Jobs Report Dissected

April 7th, 2017 10:33 am | by John Jansen |

Via TDSecurities:

·         The March employment report was a mixed bag on the surface, with payrolls disappointing sharply. But this apparent softness was more than offset by a significant and healthy drop in the unemployment rate and continued firming in wage pressures.


·         The as-expected wage growth and out-sized decline in the unemployment rate suggest a June rate hike is still very much in play at the Fed, especially if weather was a factor driving the weakness in payrolls.


Nonfarm payrolls moderated much more than expected with a 98k increase in March vs a downwardly revised 219k in February. Net revisions over the prior two months totaled -38k. A return to more seasonal winter temperatures along with snowstorms in the eastern region had been expected to dampen the March figures. Adverse weather impacts appeared evident in construction payrolls, where job growth pulled back sharply (+6k) after an outsized 59k bounce in February. Private services also decelerated sharply to a subpar 61k advance, its slowest pace since May 2016. The weakness was concentrated in retail trade (-30k) and sharp moderations in education/health services & leisure hospitality. Finally, hours worked were on the weak side as well (34.3 hours).

That said, the household survey reported “not at work due to bad weather” at 164k, which is not that high relative to prior months; the average for March historical for this category is 152K. Conversely, Feb was very low on this measure, at 157k vs a historical average for that month of 364k. So that points in the direction of some give-back from an unseasonably warm start to the year in the establishment survey.
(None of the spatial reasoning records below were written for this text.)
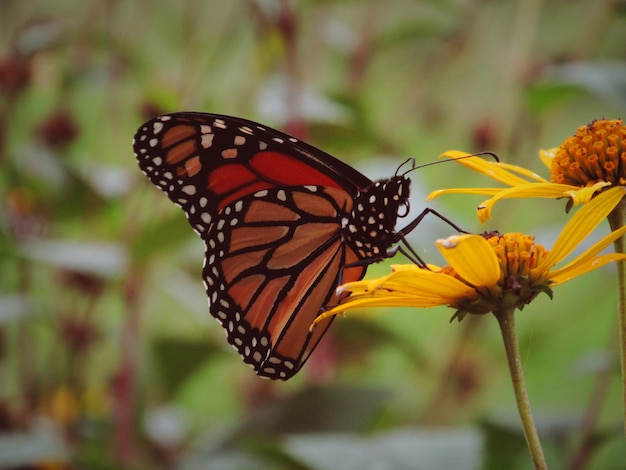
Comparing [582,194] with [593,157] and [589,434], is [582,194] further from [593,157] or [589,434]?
[589,434]

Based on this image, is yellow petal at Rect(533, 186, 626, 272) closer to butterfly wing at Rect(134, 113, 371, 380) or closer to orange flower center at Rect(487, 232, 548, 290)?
orange flower center at Rect(487, 232, 548, 290)

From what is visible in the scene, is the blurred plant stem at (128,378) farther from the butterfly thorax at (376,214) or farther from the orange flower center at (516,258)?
the orange flower center at (516,258)

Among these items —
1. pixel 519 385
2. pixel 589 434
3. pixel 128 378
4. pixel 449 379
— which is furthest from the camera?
pixel 449 379

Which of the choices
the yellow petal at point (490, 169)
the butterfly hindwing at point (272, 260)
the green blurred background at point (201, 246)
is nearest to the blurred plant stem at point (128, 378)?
the green blurred background at point (201, 246)

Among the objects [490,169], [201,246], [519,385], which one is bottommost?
[519,385]

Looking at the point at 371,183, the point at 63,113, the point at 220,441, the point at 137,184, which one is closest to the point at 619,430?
the point at 371,183

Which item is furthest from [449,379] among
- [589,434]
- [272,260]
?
[272,260]

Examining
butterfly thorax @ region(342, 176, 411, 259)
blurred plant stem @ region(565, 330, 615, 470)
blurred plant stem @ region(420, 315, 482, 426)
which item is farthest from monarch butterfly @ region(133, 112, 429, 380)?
blurred plant stem @ region(420, 315, 482, 426)

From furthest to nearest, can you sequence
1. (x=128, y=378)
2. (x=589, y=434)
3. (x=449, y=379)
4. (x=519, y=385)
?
(x=449, y=379) → (x=128, y=378) → (x=589, y=434) → (x=519, y=385)
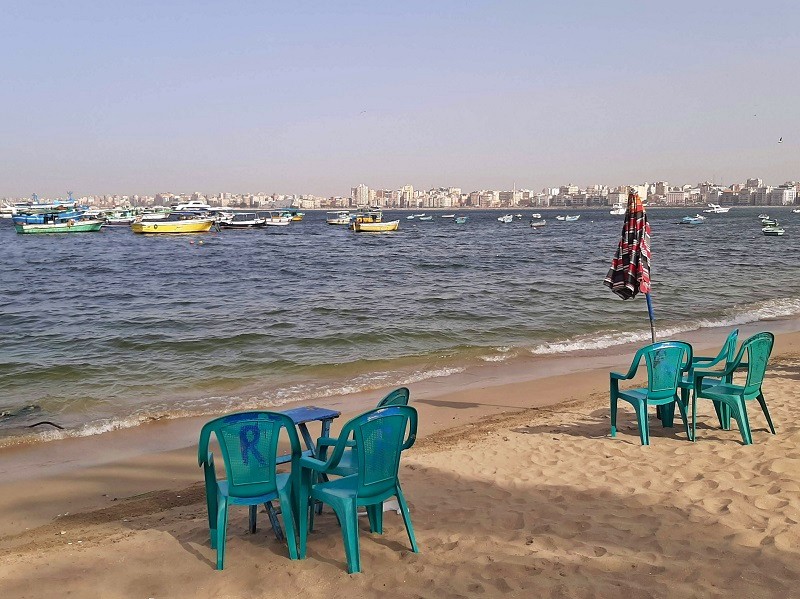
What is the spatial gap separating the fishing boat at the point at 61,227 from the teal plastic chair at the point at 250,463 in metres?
77.6

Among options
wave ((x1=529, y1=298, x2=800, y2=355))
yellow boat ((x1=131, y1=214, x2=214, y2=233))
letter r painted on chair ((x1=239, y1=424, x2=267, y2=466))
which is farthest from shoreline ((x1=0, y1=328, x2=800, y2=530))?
yellow boat ((x1=131, y1=214, x2=214, y2=233))

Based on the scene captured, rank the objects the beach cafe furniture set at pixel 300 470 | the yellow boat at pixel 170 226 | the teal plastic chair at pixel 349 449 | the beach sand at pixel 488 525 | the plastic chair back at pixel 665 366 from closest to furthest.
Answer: the beach sand at pixel 488 525 → the beach cafe furniture set at pixel 300 470 → the teal plastic chair at pixel 349 449 → the plastic chair back at pixel 665 366 → the yellow boat at pixel 170 226

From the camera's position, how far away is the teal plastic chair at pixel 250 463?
425cm

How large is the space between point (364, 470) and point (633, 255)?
4861 millimetres

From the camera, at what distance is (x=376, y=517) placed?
4684 millimetres

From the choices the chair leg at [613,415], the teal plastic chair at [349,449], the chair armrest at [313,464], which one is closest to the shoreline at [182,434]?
the chair leg at [613,415]

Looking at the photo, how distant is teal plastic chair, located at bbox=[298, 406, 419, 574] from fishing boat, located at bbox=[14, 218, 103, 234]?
256 ft

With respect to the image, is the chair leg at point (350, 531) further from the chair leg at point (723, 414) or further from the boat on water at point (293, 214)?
the boat on water at point (293, 214)

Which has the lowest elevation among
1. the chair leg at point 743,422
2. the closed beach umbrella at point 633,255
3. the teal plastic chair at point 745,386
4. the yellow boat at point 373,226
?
the yellow boat at point 373,226

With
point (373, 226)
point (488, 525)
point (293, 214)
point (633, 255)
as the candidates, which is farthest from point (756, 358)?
point (293, 214)

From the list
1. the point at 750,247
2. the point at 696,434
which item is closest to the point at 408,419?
the point at 696,434

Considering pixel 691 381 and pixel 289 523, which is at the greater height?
pixel 691 381

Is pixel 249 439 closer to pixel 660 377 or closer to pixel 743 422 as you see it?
pixel 660 377

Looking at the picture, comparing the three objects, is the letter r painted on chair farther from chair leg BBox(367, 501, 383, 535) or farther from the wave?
the wave
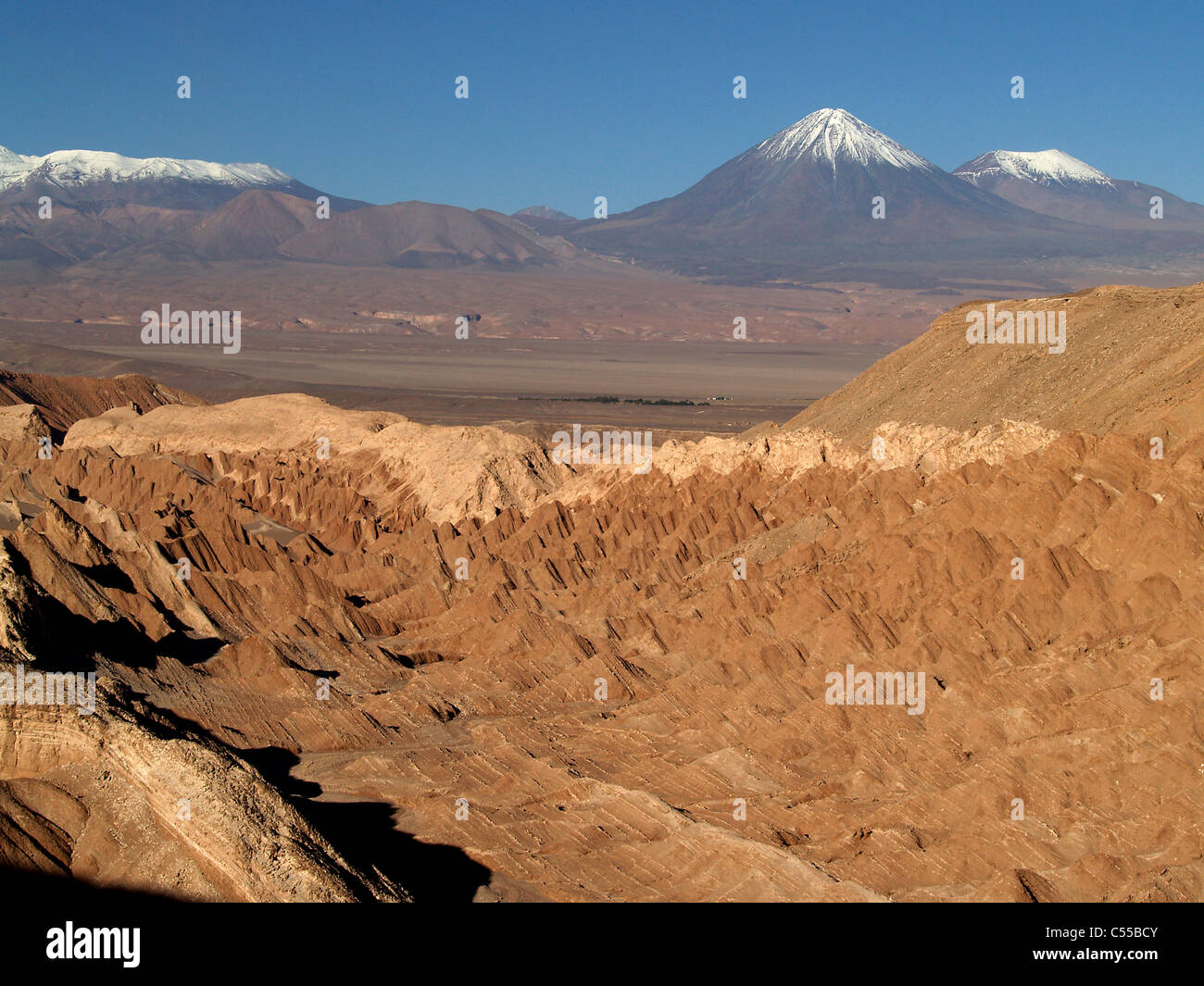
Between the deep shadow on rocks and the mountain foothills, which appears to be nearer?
the mountain foothills

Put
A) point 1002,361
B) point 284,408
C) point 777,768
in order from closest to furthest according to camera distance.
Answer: point 777,768, point 1002,361, point 284,408

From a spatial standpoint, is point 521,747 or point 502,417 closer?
point 521,747

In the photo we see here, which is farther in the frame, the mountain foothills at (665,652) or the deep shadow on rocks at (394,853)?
the deep shadow on rocks at (394,853)

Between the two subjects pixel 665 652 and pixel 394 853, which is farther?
pixel 665 652

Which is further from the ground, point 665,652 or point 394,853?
point 665,652
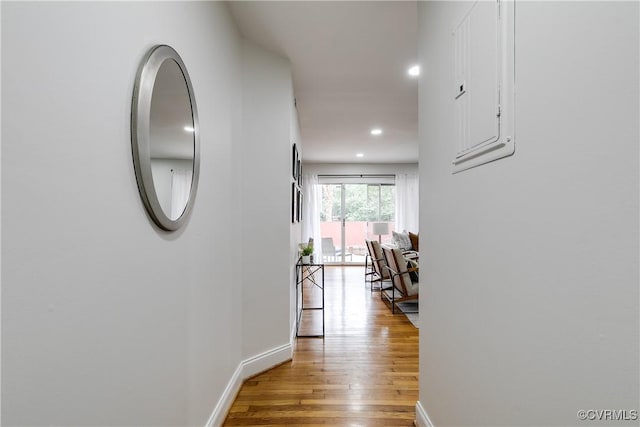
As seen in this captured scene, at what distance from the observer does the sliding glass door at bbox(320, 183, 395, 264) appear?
7.98 m

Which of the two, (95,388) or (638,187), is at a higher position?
(638,187)

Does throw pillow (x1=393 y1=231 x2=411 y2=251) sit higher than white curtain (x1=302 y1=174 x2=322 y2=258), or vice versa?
white curtain (x1=302 y1=174 x2=322 y2=258)

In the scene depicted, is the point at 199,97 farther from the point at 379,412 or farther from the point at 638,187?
the point at 379,412

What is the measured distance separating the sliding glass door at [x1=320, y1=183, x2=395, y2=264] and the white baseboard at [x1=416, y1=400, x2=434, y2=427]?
623 centimetres

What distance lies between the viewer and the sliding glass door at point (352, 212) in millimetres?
7980

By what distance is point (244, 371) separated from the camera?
2281 mm

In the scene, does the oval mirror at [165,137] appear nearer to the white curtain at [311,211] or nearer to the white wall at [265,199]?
the white wall at [265,199]

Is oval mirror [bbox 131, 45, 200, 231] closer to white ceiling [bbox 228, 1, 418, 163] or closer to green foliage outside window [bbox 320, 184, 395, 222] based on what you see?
white ceiling [bbox 228, 1, 418, 163]

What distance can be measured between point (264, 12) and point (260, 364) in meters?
2.47

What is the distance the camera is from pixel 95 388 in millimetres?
813

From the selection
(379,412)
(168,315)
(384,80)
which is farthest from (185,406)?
(384,80)
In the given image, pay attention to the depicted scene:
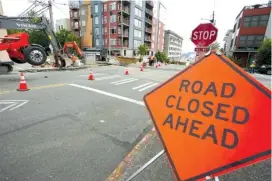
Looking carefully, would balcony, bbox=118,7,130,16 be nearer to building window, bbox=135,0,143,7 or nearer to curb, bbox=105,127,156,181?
building window, bbox=135,0,143,7

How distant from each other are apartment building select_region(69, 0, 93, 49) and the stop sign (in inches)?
1661

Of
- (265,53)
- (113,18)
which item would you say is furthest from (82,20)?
(265,53)

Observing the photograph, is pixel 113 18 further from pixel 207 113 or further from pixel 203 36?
pixel 207 113

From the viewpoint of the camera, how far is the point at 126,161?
249 centimetres

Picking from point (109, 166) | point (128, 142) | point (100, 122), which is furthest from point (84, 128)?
point (109, 166)

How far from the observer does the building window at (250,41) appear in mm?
29670

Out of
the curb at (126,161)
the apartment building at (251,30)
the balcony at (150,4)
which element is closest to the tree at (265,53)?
the apartment building at (251,30)

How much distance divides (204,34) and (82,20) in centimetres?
4626

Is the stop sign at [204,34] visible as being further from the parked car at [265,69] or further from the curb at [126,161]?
the parked car at [265,69]

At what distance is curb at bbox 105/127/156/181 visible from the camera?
2.18 m

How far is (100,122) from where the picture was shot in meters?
3.96

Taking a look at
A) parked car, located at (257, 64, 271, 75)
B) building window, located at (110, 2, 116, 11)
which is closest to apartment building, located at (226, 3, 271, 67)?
parked car, located at (257, 64, 271, 75)

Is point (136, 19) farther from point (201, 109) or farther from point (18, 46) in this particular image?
point (201, 109)

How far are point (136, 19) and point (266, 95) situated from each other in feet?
157
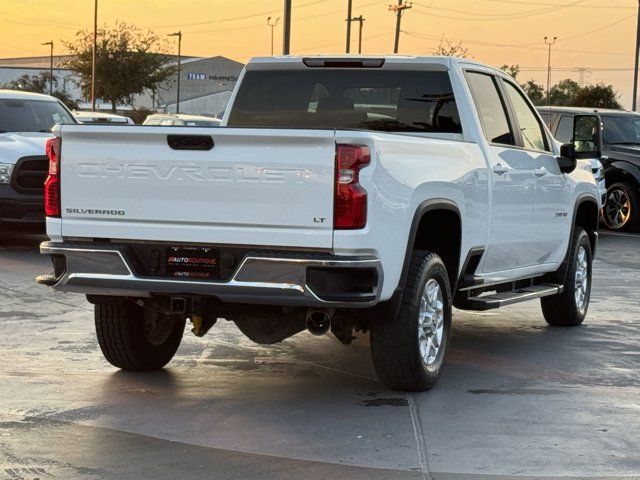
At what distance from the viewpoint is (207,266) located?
7184 mm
Meanwhile, the manufacturing sector continued to add jobs in line with survey employment indices albeit at a slower pace of 11k vs 26k. Mining employment continued to recover as well with a 11k advance, matching the gain in February. Government jobs also contributed positively to job growth, posting a 9k rebound.

The unemployment rate plunged to a new cycle low of 4.5% vs 4.7% in February on another strong rise in employment that offset a hefty drop in the unemployed. That left the participation rate unchanged at 63.0%, hence another “favorable” decline in the unemployment rate. Looking at broader measures of slack, the U6 rate fell further to 8.9% vs 9.2%, reflecting involuntary part-time workers slipping to post-recession lows. Meanwhile, the number and share of long-term unemployed workers moved lower and recorded new cycle lows as well.

Average hourly earnings rose 0.2% m/m, in line with expectations and on the heels of an upward revision to February (0.3% vs 0.2% previously reported). That left the pace of wage growth a touch lower at 2.7% from 2.8%. A rising trend in wage growth remains in place in our view.

Overall, this report was better than the headline payroll number suggests. The drop in the unemployment and underemployment rates will get the attention of Fed officials, along with steady participation and gradually improving wage growth. We think the case for a June rate hike has improved on this report – recall that FOMC participants expect the trend growth rate of nonfarm payrolls to be in the vicinity of 100k – and would not be surprised to hear a few Fed officials sound a bit more hawkish with an unemployment rate now at their expected low for the end of this year.